Task brief => Report every line of the records below that includes the string "style".

Dataset extract =>
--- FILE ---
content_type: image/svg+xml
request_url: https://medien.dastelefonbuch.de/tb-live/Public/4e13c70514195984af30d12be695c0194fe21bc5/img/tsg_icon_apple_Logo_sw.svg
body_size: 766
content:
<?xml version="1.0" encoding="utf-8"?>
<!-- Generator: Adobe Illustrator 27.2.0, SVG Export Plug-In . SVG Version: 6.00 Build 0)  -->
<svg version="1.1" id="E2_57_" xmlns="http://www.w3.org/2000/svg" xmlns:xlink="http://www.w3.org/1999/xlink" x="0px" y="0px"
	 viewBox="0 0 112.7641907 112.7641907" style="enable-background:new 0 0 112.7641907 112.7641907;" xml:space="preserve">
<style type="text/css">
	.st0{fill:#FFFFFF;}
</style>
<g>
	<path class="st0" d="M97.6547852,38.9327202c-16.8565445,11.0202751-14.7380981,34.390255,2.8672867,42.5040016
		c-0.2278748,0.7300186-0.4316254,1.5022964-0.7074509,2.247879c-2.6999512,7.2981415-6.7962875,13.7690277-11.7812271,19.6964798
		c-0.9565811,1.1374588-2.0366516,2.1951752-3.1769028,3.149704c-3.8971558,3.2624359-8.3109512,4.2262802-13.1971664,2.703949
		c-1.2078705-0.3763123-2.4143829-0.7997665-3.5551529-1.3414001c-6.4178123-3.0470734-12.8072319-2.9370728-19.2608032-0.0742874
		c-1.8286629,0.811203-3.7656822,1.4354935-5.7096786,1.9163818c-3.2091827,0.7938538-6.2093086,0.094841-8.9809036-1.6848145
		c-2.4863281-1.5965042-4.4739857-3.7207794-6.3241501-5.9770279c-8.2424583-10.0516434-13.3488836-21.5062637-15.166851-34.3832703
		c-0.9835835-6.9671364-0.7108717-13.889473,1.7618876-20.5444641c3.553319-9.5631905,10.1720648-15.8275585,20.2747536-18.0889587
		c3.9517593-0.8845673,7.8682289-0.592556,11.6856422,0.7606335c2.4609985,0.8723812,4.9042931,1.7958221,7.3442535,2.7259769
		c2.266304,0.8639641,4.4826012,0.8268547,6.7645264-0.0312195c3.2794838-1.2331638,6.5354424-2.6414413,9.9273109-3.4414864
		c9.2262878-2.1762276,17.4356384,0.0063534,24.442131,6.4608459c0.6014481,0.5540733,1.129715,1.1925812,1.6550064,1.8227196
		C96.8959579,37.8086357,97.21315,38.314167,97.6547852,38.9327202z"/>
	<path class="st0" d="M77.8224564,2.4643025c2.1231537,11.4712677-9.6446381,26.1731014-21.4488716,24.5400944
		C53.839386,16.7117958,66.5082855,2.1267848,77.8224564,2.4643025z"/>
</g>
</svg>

Task output =>
	 viewBox="0 0 112.7641907 112.7641907" style="enable-background:new 0 0 112.7641907 112.7641907;" xml:space="preserve">
<style type="text/css">
</style>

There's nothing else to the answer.